*Parts of the exercise*.
**a)** According to the inflation passage, what is market power?
**b)** Print the section of the inflation passage that begins at the words "Incomes Inflation" and stops after "workers cannot buy.".

*Text to read*.
------------------------------------------------------------
Many economists generally agree that inflation is caused by bank credit expansion or by “money printing” by the Federal Reserve Bank.

But recently I came across a paper written by economics professor L. Randall Wray where he makes a pretty good case that in a “monetary production economy” (that is, an economy where production usually begins and ends with money), there are several alternative causes, but he also explains in more detail exactly why and how inflation can occur via bank credit expansion.

Incomes Inflation

The paper explains how prices are generally set in a monetary production economy: An entrepreneur can more easily obtain loans when he has market power. Market power, without delving into details, is the ability to push up prices for goods and services.

Post Keynesians adopt an aggregate markup theory of pricing in which price is determined at the macro level as a markup over labor costs. The price of consumption goods must be high enough above wages in that sector so that some consumption goods will be left for workers in other sectors. This allows some workers to be put in the investment sector (and government and trade sectors) to produce the surplus (goods and services) that workers cannot buy.

One of the main purposes of business credit is to facilitate the capital development of the economy, that is to allow entrepreneurs to buy factors of production to improve output per worker. When business credit is extended, and new checking account money is created out of nowhere, the workers building the machinery, computers, software, etc. in question, will end up buying consumer goods as well. So the price for consumer goods needs to be sufficiently high above wages per unit in order to keep the workers producing consumer goods from consuming their own entire output, and in order to make room for workers in other sectors.

Bank loans are often extended under the assumption that the receiving entrepreneur will be able to achieve a certain price markup over labor costs, so you can see how price plays a big role in the process of obtaining business credit for capital expansion.

It is of course possible that the price increases are moderated or counterbalanced by the subsequent increase in productivity. However, capital expansion projects can also fail, so it’s not unreasonable to expect a certain tendency for prices to rise over time in a fiat monetary production economy.
------------------------------------------------------------
*Record set*.
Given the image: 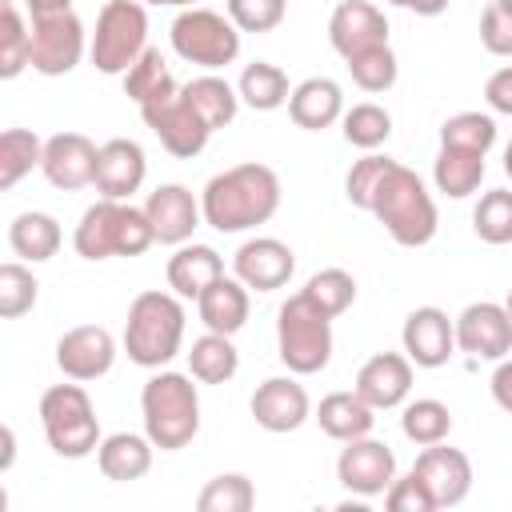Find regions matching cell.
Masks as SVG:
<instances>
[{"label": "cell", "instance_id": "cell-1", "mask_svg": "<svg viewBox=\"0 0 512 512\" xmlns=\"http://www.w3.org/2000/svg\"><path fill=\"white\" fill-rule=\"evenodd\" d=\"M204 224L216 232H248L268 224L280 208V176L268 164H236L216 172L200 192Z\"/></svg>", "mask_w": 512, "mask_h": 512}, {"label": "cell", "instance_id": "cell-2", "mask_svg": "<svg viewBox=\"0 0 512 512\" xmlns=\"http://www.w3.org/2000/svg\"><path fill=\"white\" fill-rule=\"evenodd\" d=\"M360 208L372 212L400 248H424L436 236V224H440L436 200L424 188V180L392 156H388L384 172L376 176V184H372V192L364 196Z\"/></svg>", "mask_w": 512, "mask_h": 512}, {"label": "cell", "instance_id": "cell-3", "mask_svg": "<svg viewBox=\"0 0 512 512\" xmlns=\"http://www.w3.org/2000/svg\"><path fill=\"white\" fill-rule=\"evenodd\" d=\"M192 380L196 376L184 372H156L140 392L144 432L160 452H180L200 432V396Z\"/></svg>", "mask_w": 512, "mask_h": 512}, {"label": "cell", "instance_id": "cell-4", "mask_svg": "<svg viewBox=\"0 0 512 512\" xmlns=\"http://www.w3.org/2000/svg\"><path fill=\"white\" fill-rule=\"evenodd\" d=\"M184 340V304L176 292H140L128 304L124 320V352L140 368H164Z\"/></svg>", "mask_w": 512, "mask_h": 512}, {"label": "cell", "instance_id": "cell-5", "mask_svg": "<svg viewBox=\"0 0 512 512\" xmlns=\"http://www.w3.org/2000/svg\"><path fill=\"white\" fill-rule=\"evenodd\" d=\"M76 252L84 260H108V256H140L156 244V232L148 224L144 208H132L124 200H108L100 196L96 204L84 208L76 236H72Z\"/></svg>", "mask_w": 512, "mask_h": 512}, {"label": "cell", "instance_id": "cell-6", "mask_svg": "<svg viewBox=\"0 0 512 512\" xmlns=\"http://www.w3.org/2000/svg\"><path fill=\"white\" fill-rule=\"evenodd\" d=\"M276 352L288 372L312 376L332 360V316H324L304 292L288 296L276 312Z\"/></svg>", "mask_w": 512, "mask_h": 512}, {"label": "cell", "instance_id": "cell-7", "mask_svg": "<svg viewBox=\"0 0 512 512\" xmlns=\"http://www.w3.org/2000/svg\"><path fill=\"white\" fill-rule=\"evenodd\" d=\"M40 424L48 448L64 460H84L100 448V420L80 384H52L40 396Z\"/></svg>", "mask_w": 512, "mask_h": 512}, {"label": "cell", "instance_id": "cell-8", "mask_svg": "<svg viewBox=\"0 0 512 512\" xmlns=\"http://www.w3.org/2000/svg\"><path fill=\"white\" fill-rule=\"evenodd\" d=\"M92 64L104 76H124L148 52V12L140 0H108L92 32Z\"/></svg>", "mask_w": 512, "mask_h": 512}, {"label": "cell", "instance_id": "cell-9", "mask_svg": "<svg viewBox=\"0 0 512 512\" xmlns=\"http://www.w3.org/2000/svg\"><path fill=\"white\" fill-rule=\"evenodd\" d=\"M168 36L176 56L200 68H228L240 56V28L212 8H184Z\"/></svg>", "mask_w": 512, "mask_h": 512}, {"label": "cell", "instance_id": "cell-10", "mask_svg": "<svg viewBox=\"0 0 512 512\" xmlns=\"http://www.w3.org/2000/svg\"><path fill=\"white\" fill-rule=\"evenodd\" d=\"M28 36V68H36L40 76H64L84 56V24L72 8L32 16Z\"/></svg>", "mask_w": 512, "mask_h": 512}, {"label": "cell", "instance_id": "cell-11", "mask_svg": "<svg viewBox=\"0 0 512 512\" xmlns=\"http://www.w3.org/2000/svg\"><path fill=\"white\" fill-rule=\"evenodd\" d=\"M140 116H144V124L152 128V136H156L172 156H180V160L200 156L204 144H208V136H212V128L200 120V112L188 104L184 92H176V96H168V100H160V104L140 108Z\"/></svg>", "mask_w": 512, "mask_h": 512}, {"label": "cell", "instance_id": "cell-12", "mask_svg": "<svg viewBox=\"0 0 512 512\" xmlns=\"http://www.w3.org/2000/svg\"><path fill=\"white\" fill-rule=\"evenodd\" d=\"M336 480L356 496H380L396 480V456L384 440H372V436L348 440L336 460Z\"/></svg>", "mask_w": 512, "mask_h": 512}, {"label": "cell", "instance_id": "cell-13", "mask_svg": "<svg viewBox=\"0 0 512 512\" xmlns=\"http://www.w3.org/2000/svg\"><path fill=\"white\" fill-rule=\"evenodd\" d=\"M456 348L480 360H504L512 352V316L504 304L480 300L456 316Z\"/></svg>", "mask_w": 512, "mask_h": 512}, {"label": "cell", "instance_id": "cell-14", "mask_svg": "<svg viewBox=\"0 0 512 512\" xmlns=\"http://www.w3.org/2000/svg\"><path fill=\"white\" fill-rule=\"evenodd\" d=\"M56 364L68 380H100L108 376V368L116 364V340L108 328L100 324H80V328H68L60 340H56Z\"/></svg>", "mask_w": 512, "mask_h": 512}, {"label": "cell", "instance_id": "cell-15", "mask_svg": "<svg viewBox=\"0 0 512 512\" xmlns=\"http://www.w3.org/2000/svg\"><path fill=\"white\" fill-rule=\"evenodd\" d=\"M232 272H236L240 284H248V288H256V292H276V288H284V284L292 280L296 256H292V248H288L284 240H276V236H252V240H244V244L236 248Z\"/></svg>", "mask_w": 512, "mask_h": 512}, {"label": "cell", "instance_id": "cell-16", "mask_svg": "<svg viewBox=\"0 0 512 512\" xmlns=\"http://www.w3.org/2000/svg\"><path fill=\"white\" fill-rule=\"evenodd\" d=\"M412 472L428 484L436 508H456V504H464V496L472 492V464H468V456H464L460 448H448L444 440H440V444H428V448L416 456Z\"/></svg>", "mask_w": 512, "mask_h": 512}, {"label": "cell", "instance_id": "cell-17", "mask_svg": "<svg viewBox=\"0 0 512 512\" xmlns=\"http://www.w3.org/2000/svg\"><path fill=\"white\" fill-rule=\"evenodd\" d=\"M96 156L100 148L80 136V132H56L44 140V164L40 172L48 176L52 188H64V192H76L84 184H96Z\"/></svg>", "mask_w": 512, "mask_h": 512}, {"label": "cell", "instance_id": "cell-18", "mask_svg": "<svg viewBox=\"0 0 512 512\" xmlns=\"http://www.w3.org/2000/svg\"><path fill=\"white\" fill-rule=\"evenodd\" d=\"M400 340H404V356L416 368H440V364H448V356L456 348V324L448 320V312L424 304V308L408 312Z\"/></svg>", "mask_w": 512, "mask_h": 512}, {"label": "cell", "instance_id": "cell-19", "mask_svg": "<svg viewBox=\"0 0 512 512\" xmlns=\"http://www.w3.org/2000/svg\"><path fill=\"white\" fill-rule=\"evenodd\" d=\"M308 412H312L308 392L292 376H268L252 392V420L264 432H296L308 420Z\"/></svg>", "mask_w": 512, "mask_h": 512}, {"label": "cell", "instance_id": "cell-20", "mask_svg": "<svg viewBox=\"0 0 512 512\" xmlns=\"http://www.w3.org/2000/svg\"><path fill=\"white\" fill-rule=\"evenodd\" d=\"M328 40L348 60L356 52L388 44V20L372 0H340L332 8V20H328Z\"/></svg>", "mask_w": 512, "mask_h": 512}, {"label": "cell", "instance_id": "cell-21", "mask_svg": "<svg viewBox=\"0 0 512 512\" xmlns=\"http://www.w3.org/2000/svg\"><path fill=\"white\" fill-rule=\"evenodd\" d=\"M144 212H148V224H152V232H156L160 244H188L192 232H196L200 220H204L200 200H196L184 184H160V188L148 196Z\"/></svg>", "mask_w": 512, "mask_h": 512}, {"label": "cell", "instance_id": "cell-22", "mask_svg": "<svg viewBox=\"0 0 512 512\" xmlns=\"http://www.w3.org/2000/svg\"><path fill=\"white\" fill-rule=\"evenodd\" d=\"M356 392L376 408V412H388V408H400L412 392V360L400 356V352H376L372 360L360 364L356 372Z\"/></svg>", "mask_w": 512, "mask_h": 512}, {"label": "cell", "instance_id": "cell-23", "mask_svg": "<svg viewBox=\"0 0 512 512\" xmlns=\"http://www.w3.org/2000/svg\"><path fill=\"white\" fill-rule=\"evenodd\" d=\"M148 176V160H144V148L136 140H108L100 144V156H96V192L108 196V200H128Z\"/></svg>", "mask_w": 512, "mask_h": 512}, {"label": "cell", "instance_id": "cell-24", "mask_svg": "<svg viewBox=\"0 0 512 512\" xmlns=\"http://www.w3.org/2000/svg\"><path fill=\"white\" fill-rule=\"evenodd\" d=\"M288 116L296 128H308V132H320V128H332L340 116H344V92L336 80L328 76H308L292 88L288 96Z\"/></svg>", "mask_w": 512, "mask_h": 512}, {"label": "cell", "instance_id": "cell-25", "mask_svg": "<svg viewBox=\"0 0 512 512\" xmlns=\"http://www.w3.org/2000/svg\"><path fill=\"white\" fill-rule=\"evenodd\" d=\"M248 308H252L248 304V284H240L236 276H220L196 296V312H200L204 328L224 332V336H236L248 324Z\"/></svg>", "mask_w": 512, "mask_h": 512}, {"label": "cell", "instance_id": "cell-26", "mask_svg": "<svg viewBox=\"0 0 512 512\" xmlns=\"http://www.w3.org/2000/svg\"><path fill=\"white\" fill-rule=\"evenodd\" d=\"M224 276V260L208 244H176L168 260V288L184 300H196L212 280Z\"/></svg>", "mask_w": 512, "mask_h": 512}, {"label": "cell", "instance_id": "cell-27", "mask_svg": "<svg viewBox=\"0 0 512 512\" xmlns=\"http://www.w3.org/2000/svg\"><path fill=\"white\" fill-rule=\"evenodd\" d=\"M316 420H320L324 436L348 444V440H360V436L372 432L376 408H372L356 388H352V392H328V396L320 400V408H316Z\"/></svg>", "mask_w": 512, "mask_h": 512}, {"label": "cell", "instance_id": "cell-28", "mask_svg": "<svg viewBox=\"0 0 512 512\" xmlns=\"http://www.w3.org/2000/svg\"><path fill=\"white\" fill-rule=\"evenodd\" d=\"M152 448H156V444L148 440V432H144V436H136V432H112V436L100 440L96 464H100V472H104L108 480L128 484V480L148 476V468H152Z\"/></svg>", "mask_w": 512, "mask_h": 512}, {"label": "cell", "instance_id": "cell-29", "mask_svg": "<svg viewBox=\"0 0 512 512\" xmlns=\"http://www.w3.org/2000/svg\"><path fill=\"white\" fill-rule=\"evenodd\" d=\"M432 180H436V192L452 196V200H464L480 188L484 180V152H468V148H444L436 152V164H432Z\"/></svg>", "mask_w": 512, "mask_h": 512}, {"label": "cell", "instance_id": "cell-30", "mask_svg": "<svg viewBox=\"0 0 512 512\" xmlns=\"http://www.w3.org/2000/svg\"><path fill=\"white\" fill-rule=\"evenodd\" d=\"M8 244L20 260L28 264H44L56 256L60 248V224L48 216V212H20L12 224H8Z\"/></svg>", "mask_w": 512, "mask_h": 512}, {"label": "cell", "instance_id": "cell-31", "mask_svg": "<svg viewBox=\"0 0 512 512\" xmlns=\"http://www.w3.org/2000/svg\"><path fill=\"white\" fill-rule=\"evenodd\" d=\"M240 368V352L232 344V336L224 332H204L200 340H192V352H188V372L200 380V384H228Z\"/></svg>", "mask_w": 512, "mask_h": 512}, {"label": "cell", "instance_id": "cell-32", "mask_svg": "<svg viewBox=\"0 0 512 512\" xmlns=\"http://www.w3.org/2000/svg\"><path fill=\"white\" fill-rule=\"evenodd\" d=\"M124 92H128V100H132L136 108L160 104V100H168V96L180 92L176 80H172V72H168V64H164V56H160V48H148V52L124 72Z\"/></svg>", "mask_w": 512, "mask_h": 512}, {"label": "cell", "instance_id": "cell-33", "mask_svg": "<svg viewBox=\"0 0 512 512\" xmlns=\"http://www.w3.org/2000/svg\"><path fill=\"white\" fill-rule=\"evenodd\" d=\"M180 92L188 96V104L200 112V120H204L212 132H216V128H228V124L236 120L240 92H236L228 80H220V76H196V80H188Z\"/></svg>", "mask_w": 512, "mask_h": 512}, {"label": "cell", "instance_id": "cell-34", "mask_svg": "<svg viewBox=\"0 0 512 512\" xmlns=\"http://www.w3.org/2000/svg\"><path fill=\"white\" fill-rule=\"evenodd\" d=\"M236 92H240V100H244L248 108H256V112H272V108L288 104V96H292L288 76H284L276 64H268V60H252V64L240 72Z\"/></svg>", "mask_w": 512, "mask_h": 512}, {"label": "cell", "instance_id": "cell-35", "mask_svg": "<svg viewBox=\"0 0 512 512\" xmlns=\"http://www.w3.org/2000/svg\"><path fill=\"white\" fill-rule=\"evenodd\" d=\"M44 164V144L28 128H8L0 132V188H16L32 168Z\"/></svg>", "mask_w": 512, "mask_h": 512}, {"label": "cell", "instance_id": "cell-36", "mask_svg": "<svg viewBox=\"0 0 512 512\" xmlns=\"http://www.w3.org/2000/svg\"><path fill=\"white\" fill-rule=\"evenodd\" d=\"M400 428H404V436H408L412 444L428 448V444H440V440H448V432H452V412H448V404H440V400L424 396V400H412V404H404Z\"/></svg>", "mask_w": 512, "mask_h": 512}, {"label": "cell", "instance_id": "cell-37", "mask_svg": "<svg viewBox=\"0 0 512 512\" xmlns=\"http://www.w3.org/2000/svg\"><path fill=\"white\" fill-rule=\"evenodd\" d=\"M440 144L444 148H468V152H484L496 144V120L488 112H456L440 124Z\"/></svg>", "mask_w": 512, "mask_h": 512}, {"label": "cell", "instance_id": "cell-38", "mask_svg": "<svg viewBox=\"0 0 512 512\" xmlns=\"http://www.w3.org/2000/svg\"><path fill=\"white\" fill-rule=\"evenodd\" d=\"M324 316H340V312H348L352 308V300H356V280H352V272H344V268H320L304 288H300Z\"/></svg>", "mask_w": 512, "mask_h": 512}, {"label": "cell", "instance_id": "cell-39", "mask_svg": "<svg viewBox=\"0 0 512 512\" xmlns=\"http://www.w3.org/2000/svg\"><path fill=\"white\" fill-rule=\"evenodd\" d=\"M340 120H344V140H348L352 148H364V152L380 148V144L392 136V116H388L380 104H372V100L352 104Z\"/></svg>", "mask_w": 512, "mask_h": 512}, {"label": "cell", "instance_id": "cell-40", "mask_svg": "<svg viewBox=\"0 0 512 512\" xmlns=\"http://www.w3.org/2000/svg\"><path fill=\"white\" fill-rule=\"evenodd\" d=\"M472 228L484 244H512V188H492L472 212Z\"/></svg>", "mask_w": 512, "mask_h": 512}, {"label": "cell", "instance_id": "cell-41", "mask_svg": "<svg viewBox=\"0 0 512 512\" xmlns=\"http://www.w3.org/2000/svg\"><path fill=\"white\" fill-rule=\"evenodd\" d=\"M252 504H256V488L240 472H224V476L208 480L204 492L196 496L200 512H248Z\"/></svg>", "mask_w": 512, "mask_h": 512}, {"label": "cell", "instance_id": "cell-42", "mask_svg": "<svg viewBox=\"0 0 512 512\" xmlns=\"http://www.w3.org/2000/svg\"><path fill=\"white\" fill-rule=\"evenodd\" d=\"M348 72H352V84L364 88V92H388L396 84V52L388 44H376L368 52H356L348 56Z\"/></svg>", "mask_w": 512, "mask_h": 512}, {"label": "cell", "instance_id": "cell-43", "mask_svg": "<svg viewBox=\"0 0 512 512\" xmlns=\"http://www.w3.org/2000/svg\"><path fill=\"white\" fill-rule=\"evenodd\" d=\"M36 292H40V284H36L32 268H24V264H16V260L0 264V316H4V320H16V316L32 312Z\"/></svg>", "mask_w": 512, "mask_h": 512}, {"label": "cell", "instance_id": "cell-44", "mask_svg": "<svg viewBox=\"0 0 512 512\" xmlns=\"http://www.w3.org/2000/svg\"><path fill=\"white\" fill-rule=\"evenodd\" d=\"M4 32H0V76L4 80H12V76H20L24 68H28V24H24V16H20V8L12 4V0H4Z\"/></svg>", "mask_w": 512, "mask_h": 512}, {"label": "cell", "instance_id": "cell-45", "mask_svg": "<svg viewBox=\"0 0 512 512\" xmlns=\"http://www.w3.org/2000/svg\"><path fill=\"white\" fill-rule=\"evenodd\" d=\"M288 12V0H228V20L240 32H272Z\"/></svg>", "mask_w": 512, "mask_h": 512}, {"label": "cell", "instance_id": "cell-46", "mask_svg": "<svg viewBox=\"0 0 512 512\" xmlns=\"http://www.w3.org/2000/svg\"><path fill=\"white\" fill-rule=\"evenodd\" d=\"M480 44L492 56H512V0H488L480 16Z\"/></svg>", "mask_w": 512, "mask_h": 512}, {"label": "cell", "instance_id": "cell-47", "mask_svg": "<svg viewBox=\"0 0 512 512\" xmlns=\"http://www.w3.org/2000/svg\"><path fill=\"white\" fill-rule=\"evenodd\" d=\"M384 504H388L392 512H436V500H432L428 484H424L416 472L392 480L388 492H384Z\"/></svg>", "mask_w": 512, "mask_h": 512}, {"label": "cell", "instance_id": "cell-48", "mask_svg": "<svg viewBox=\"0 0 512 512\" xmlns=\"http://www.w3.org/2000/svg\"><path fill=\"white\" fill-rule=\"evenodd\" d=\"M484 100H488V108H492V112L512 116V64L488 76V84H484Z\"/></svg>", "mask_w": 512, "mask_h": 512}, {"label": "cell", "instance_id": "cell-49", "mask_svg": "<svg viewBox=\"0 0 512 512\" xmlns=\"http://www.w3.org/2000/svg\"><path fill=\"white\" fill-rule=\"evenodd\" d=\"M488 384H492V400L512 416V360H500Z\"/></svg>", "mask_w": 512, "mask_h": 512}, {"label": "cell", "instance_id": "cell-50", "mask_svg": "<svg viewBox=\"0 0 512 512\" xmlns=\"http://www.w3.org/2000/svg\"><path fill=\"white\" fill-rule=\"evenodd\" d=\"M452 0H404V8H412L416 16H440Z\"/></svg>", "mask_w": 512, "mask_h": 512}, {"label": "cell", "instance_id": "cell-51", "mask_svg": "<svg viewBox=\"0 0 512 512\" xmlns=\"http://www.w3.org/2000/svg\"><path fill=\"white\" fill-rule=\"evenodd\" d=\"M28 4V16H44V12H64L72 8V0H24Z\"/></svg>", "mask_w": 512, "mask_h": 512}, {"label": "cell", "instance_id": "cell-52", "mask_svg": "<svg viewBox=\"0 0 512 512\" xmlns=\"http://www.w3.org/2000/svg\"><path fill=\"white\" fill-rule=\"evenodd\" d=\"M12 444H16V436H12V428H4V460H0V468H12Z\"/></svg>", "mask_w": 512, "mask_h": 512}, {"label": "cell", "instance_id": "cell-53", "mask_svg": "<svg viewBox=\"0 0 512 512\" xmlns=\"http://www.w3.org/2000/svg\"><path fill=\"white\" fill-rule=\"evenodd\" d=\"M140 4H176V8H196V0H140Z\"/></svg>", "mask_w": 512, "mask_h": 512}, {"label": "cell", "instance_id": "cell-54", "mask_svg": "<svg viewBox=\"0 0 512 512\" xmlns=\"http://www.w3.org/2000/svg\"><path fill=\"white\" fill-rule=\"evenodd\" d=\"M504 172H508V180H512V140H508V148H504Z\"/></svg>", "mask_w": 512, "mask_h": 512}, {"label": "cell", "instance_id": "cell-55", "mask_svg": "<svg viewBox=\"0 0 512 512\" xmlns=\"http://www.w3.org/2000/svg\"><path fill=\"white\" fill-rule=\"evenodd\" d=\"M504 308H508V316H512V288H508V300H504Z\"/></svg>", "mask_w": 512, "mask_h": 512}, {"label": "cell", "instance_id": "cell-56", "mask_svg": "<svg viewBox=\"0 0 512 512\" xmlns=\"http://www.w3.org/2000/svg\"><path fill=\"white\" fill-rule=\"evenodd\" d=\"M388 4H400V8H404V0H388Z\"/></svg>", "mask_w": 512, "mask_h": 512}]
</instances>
------------------------------------------------------------
*The answers*.
**a)** Market power is the ability to push up prices for goods and services.

**b)**
Incomes Inflation

The paper explains how prices are generally set in a monetary production economy: An entrepreneur can more easily obtain loans when he has market power. Market power, without delving into details, is the ability to push up prices for goods and services.

Post Keynesians adopt an aggregate markup theory of pricing in which price is determined at the macro level as a markup over labor costs. The price of consumption goods must be high enough above wages in that sector so that some consumption goods will be left for workers in other sectors. This allows some workers to be put in the investment sector (and government and trade sectors) to produce the surplus (goods and services) that workers cannot buy.